BCLA urges the Government of Ontario to review the impact of Ontario Regulation 233/10 on intellectual freedom, including the people’s right to express their intellectual position, and its impact on the media’s right to report multiple perspectives on major international events happening within Canada. The regulation was enacted under the Public Works Protection Act of 1939, a wartime statute conferring special powers on guards of specifically designated buildings and other sensitive facilities, giving them broad power to interrogate persons approaching or seeking access to them, as well as the power to search without warrant, to demand identification, and to arrest anyone not cooperating with these special powers. While the threat of Axis sabotage was real enough in 1939, the measure was never revoked after the World War II, nor were its broad extension provisions limited, and so it has remained on the books into the Charter era. Prior to the Summit, the Ontario cabinet used this unusually antiquated regulatory provision to extend the definition of a “public work” to include the entire geographical area within the periphery of the security fence that had been arbitrarily delimited and erected for the current summit. Even though the Legislature of Ontario was in session at the time, this extraordinary measure was undertaken without parliamentary debate or notice to the public or the press.

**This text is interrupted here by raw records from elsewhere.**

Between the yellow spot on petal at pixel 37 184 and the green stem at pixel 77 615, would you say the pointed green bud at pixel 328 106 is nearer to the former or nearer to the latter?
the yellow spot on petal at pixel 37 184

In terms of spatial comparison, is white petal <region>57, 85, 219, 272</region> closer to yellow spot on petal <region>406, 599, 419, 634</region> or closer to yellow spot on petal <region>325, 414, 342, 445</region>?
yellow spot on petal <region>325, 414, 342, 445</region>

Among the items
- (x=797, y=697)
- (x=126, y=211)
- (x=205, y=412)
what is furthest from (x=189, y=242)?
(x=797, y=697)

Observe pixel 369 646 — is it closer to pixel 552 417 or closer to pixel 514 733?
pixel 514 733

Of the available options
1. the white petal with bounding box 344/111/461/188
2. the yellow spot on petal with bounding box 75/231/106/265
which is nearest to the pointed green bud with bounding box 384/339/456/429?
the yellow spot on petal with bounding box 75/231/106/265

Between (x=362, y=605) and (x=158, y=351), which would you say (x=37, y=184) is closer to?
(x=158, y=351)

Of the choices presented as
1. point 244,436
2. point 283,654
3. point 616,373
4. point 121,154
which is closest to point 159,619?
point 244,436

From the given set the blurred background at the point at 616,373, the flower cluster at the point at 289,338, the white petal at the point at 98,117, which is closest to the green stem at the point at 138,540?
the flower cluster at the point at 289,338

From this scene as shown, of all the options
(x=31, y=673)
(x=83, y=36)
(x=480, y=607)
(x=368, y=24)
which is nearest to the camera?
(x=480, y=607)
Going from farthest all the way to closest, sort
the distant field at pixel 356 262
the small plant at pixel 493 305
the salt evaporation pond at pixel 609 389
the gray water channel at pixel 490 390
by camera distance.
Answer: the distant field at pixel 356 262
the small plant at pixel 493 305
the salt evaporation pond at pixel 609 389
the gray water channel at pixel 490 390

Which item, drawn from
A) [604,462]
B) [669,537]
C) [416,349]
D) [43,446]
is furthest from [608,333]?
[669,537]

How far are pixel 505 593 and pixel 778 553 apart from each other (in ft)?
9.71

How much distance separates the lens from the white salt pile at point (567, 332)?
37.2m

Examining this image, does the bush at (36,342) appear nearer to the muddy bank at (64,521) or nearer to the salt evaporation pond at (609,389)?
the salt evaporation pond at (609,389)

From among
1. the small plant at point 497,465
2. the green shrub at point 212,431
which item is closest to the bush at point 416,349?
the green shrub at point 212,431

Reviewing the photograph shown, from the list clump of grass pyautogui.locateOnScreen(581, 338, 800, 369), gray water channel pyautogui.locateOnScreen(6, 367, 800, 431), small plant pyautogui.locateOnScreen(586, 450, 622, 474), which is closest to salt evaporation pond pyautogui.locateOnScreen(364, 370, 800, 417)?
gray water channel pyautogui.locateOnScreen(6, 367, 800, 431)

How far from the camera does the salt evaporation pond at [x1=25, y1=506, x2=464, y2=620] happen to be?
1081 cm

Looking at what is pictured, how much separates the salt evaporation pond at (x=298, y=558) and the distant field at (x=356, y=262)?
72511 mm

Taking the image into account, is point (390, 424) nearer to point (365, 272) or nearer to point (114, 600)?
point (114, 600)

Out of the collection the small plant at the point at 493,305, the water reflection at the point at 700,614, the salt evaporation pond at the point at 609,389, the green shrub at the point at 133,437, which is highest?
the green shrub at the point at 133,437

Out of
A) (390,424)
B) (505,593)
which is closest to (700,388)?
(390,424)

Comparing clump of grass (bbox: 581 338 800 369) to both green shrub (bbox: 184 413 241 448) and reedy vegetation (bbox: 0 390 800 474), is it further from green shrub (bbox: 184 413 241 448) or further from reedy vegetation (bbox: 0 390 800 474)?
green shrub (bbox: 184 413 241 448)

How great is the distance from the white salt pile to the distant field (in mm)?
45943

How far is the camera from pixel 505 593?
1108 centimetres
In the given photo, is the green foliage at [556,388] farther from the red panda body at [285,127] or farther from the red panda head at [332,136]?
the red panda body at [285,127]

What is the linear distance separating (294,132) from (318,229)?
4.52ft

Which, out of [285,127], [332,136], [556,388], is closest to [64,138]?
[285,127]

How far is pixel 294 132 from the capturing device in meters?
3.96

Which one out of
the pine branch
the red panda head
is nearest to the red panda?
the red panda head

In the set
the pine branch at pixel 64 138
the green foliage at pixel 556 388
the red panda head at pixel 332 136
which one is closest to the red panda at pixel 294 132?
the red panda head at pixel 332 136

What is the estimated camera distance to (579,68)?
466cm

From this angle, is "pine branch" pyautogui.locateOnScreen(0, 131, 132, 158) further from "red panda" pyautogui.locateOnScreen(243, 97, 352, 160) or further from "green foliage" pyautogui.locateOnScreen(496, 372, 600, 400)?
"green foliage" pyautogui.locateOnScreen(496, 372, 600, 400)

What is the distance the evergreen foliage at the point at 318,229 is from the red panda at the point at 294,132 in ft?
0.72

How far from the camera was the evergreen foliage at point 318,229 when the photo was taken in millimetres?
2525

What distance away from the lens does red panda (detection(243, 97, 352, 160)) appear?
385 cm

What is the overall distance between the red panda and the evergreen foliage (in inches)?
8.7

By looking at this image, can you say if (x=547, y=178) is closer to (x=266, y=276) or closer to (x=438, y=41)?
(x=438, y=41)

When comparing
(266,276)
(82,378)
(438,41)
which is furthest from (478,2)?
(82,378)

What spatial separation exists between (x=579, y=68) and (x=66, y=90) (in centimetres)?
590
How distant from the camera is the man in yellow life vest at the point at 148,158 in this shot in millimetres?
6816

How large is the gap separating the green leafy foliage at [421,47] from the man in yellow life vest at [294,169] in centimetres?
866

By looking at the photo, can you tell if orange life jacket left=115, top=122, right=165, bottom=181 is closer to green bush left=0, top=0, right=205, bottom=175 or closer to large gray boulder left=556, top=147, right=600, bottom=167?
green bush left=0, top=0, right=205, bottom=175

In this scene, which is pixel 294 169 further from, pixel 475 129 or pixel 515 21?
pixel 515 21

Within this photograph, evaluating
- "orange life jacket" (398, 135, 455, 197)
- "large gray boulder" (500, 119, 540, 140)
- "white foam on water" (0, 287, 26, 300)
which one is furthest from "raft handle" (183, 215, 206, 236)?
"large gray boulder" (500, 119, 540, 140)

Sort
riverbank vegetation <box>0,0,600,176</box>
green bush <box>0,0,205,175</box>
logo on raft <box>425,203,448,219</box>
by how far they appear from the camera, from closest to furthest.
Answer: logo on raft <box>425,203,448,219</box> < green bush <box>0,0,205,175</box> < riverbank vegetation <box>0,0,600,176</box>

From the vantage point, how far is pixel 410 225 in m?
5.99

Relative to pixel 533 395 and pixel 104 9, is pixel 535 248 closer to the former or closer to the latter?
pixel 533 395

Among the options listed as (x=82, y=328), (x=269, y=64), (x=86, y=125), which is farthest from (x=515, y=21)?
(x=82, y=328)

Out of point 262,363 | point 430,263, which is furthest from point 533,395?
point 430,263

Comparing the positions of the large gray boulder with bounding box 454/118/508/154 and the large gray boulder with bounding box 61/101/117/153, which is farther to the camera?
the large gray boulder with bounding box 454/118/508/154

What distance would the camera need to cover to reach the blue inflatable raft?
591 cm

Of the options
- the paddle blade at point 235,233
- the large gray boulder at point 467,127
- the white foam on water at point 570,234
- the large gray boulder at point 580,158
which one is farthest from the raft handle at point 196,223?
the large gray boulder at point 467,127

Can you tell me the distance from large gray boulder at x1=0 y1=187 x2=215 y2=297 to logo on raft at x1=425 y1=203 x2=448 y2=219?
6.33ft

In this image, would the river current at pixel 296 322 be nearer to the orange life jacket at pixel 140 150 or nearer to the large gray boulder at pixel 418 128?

It is essential for Canada to learn from what took place during the G20 weekend. The only way for Canadians to understand exactly what transpired is through an independent public inquiry, held jointly by the Ontario and Federal governments. Such an inquiry must include opportunities for public input and participation, and produce findings that are released to the public. The inquiry should consider the impact of security measures on the Charter rights of citizens to freedom of assembly, association, expression, and due process.
In summary, the BCLA asserts that the legal and moral rights of all Canadians to peacefully engage in expressive freedoms on public streets in civil society are an important right afforded under the Canadian Charter of Rights and Freedoms, and must not be abridged.